Is there a way to do theta sketch set operation on more than one data source? Say one dataset containing ( product, userid) and another dataset containing ( region, userid) , and I would want to answer a question like how many unique users use product A and belong to region B>
select THETA_SKETCH_ESTIMATE(THETA_SKETCH_INTERSECT(t1,t2)) from (select DS_THETA(userid) filter (where region=‘regionB’) t1,
DS_THETA(userid) filter (where product=‘productA’) t2 from datasource)
Hi Payel -
I was able to create the two sketches in one query (one for users by product, one for users by region, from different datasets), but got errors about “unable to create plan for query” when I tried to intersect them. Not sure if it’s me, or incomplete support for the operations.

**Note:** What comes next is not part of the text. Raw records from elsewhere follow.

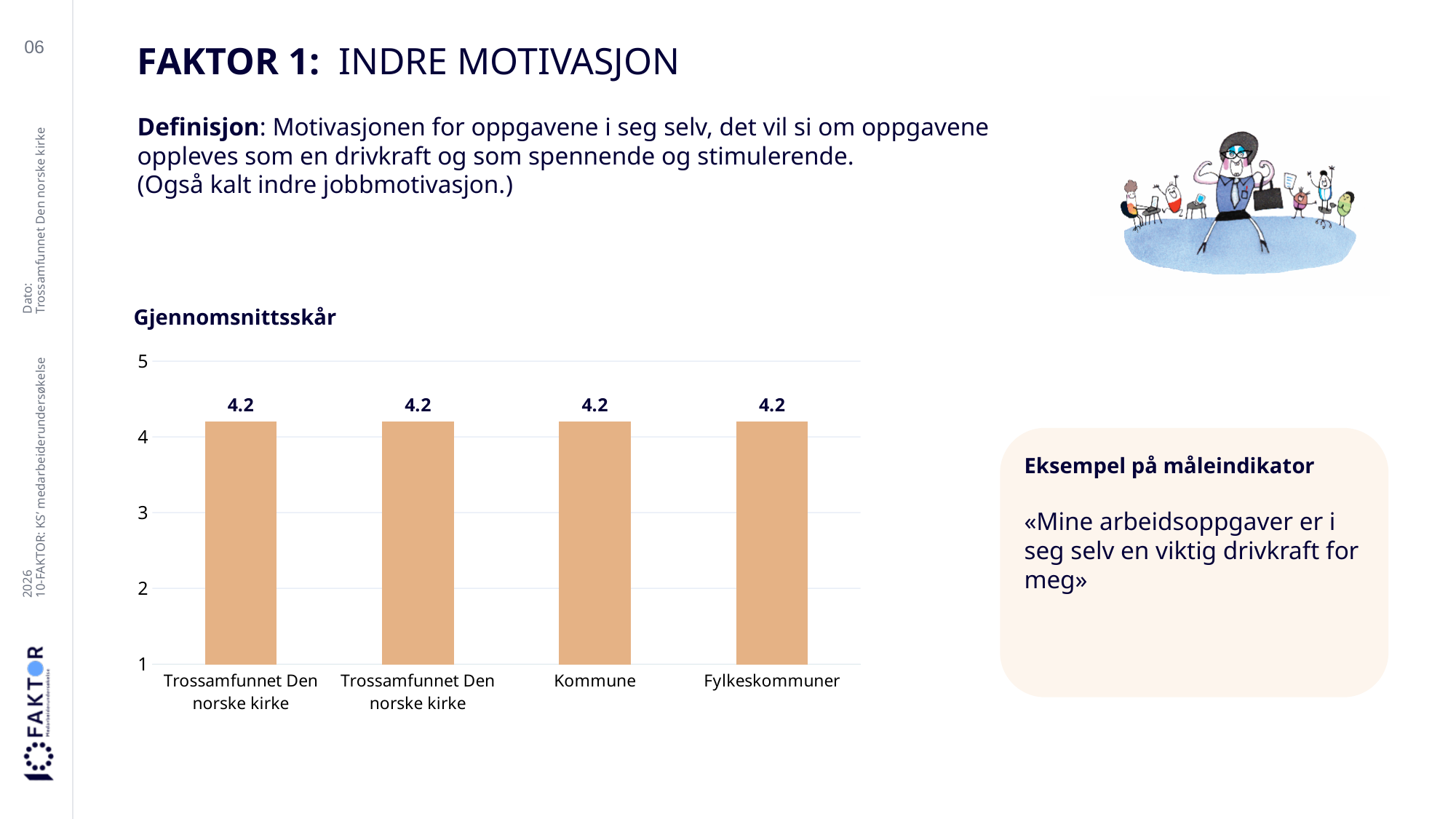
What is the difference between the values for Kommune and Fylkeskommuner? 0 What is the value for Kommune in the Gjennomsnittsskår chart? 4.2 What value is shown for the first Trossamfunnet Den norske kirke bar in the chart? 4.2 Is the value for Kommune greater or less than 3? greater What is the title of the chart on the slide? Gjennomsnittsskår What is the highest value shown on the vertical axis of the chart? 5 Is the value for Fylkeskommuner greater or less than 5? less What is the value for Fylkeskommuner in the Gjennomsnittsskår chart? 4.2 How many bars are plotted in the Gjennomsnittsskår chart? 4 What kind of chart is shown on the slide? Bar chart Do the values rise, fall or stay flat across the categories from left to right? Stay flat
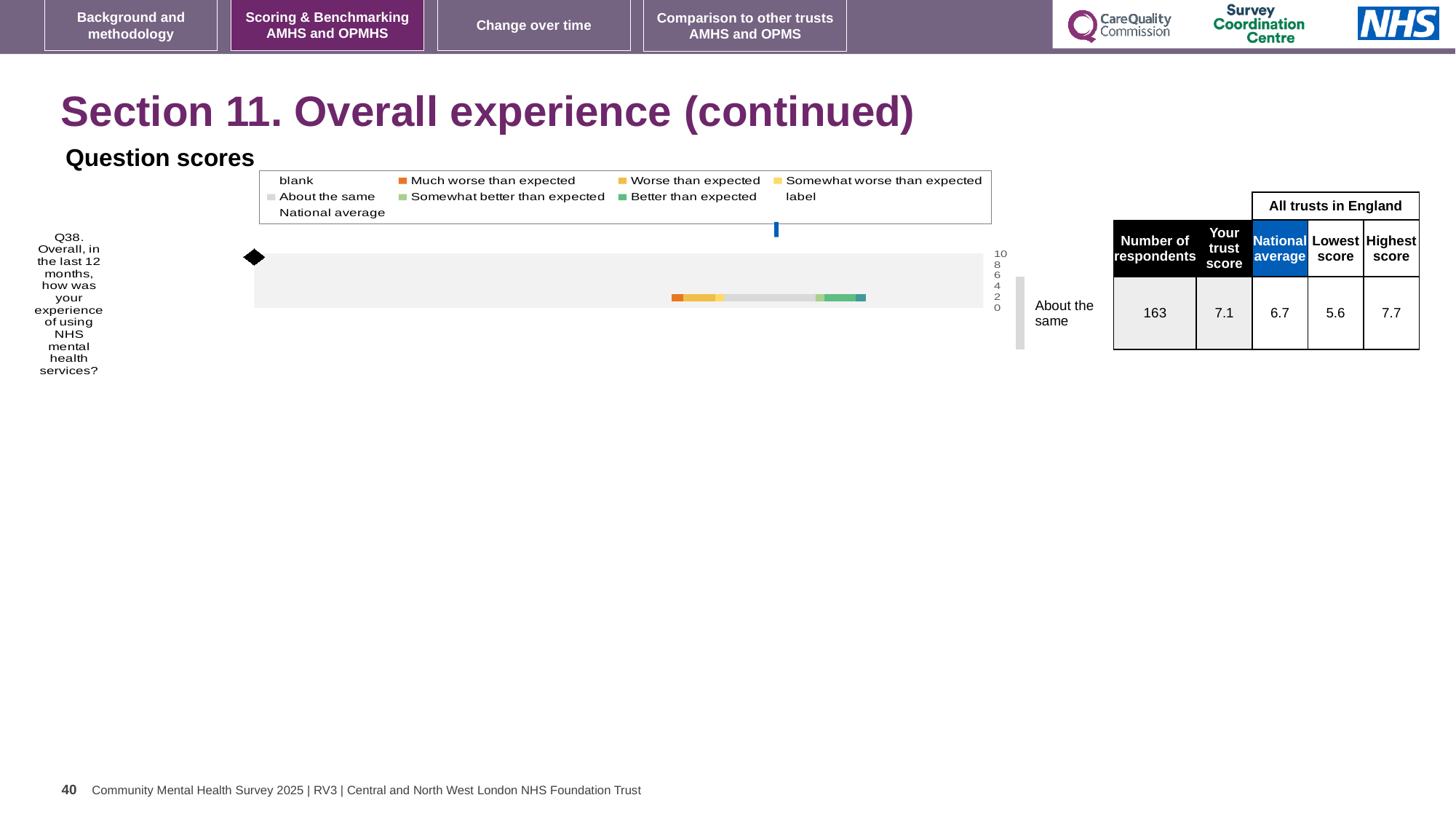
Which question is plotted in the Question scores chart? Q38. Overall, in the last 12 months, how was your experience of using NHS mental health services? How many entries does the legend of the Question scores chart list? 9 What kind of chart is shown under 'Question scores'? bar chart What is the trust score for Q38 shown in the table beside the chart? 7.1 What benchmark category label is shown to the right of the bar for Q38? About the same What is the lowest score among all trusts in England for Q38? 5.6 What is the national average for Q38 shown in the table beside the chart? 6.7 How many respondents answered Q38? 163 For Q38, is the trust score or the national average higher? trust score What is the highest score among all trusts in England for Q38? 7.7 For Q38, what is the difference between the highest score and the lowest score among all trusts in England? 2.1 How many questions are plotted in the Question scores chart? 1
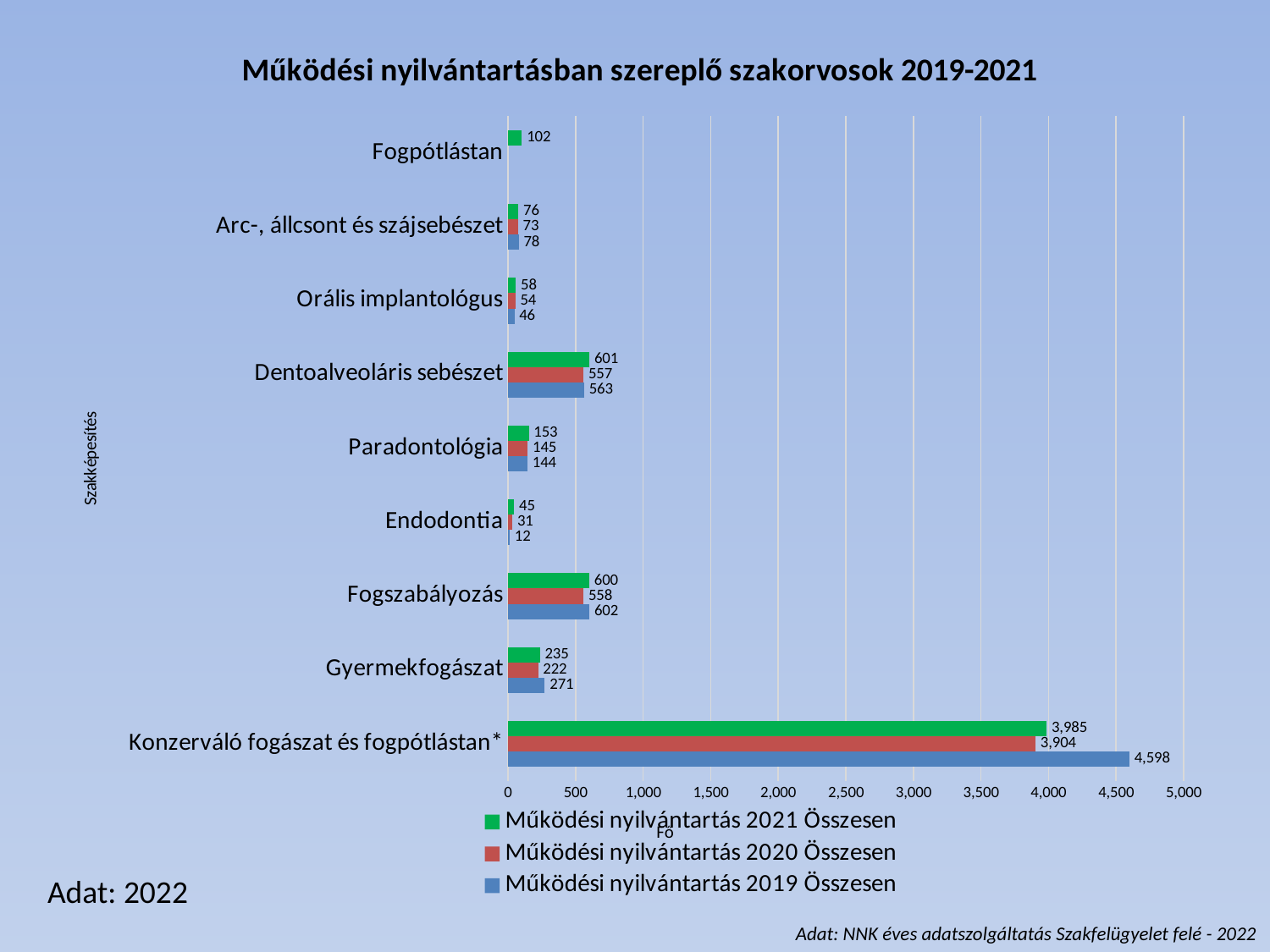
How many categories are shown on the y axis? 9 Which category has the highest value in the Működési nyilvántartás 2021 Összesen series? Konzerváló fogászat és fogpótlástan* Which is larger for Gyermekfogászat: the 2019 value or the 2021 value? 2019 value What is the value for Konzerváló fogászat és fogpótlástan* in the Működési nyilvántartás 2019 Összesen series? 4,598 What is the value for Endodontia in the Működési nyilvántartás 2020 Összesen series? 31 What is the title of the chart? Működési nyilvántartásban szereplő szakorvosok 2019-2021 Is the 2020 value for Dentoalveoláris sebészet greater or less than 500? greater What kind of chart is shown on the slide? Bar chart Which category has the lowest value in the Működési nyilvántartás 2019 Összesen series? Endodontia What is the difference between the 2019 and 2021 values for Konzerváló fogászat és fogpótlástan*? 613 What is the value for Gyermekfogászat in the Működési nyilvántartás 2021 Összesen series? 235 How many series does the legend list? 3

But you might be able to do this kind of query in any case. I suggest going to the druid console and using druid SQL, eg,
SELECT COUNT(DISTINCT userid)
FROM table1 t1 JOIN table2 t2
ON t1.userid = t2.userid
WHERE t1.product = ‘some_product’
AND t2.region = ‘some_region’
It probably won’t use sketches, but it should give an estimate (or exact, if you turn off the “use approximate” options), unless maybe it’s too many rows to join or something that gives an error.